- GOAL OF THE EXERCISE -
Count the lines in the material below that contain the string "brown", treating uppercase and lowercase as different. Give only the number.

- LISTED RECORDS -
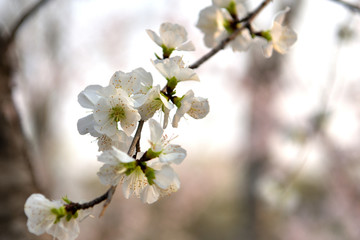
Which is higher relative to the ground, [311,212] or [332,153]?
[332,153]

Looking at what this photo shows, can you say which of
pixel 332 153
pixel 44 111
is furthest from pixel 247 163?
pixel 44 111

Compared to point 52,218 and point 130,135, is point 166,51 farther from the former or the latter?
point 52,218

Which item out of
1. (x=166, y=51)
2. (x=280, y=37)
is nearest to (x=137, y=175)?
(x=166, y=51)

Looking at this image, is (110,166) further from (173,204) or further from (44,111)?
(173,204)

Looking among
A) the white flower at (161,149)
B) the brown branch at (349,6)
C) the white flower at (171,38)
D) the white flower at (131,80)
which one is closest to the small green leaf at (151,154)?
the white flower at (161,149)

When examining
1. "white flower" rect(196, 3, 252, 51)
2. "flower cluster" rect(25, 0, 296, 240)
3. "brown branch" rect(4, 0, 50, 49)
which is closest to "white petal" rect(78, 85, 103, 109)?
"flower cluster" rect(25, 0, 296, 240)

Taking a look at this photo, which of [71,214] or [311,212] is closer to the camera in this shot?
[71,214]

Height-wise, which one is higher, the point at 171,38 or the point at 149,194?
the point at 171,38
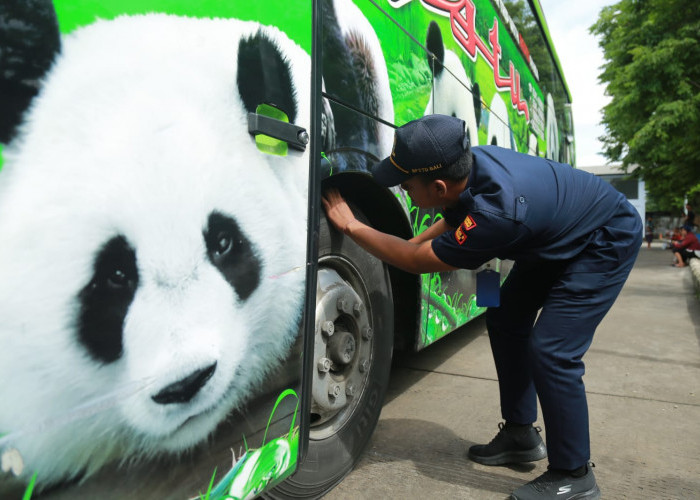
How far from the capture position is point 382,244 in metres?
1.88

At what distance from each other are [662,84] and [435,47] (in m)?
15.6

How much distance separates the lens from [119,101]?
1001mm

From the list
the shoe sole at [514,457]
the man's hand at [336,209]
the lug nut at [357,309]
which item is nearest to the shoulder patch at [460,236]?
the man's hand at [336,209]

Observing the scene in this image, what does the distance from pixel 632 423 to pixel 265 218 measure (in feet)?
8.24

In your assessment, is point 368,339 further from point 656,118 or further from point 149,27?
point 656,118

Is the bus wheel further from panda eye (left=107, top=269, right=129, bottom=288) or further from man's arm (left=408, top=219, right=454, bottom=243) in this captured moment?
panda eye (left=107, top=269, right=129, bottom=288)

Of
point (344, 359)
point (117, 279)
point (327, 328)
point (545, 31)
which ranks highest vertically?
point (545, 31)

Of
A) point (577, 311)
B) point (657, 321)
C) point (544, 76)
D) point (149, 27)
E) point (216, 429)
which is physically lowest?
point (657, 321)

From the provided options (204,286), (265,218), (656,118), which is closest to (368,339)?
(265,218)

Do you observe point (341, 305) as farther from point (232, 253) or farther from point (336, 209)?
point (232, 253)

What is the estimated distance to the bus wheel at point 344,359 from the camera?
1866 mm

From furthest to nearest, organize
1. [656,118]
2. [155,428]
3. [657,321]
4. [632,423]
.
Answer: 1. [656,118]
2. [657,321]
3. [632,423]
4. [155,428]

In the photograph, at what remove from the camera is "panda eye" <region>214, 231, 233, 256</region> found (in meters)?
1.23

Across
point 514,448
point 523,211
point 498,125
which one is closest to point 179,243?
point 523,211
---
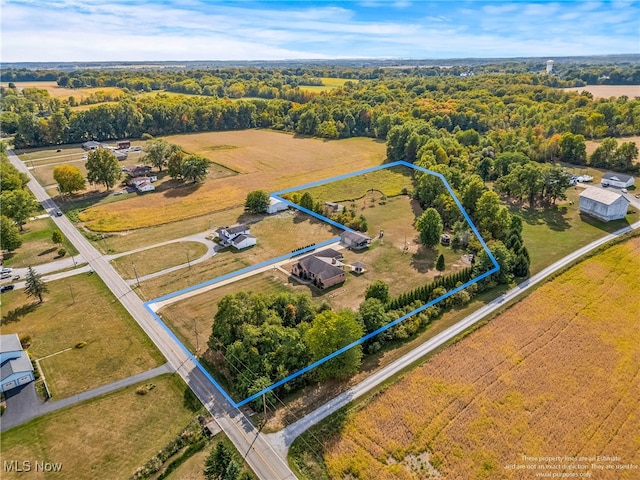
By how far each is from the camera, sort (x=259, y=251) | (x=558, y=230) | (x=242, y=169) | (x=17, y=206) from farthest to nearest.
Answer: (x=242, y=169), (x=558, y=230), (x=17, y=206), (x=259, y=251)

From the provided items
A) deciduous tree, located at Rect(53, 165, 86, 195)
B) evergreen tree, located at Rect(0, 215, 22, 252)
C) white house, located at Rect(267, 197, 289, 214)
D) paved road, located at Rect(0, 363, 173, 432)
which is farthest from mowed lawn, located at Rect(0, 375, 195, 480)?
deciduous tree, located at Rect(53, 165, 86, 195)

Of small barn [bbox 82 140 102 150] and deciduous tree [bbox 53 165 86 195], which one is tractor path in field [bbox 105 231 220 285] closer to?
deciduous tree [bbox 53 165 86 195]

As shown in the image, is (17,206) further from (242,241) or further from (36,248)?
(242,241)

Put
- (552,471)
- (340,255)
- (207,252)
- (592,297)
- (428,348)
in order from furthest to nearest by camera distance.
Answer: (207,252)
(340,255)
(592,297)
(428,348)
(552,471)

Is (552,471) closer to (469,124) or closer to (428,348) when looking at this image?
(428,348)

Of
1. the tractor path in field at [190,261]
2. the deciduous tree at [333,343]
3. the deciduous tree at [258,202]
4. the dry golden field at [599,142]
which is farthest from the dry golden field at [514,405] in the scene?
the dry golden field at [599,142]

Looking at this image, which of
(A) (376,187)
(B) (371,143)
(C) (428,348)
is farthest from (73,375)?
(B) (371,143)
==
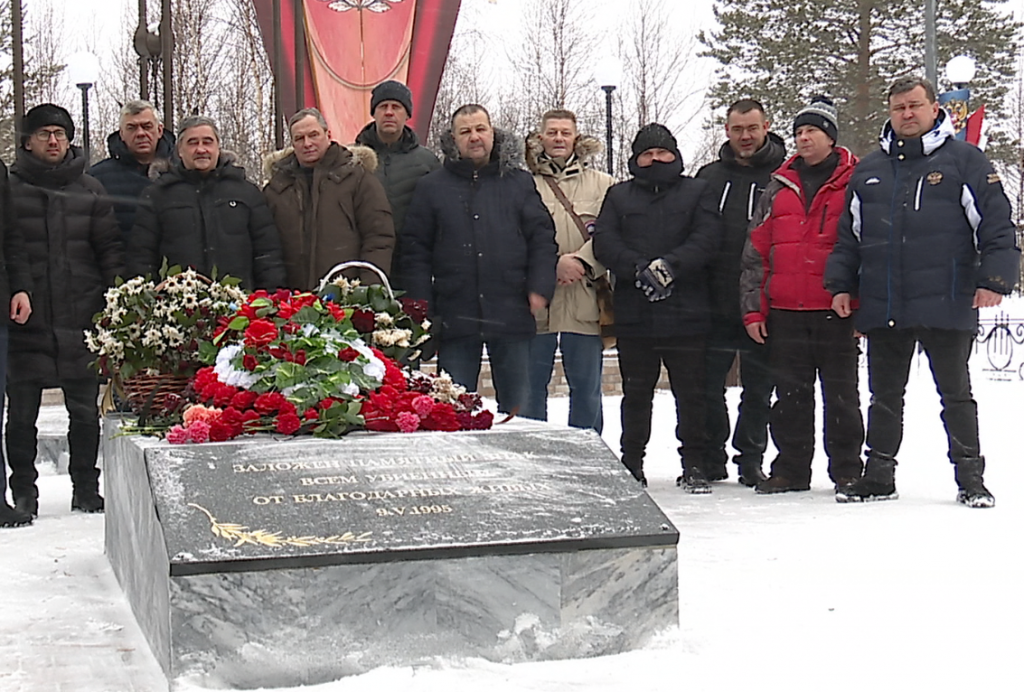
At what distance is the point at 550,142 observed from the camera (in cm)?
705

- EXERCISE ANSWER -
2